An exact, complete copy of the data that follows is needed.

INFORMATION PROVIDED:
"""

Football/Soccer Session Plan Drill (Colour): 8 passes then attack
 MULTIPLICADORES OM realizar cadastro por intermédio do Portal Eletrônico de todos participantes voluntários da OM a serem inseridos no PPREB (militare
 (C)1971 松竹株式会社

"""

YOUR SOLUTION:
Football/Soccer Session Plan Drill (Colour): 8 passes then attack
 MULTIPLICADORES OM realizar cadastro por intermédio do Portal Eletrônico de todos participantes voluntários da OM a serem inseridos no PPREB (militare
 (C)1971 松竹株式会社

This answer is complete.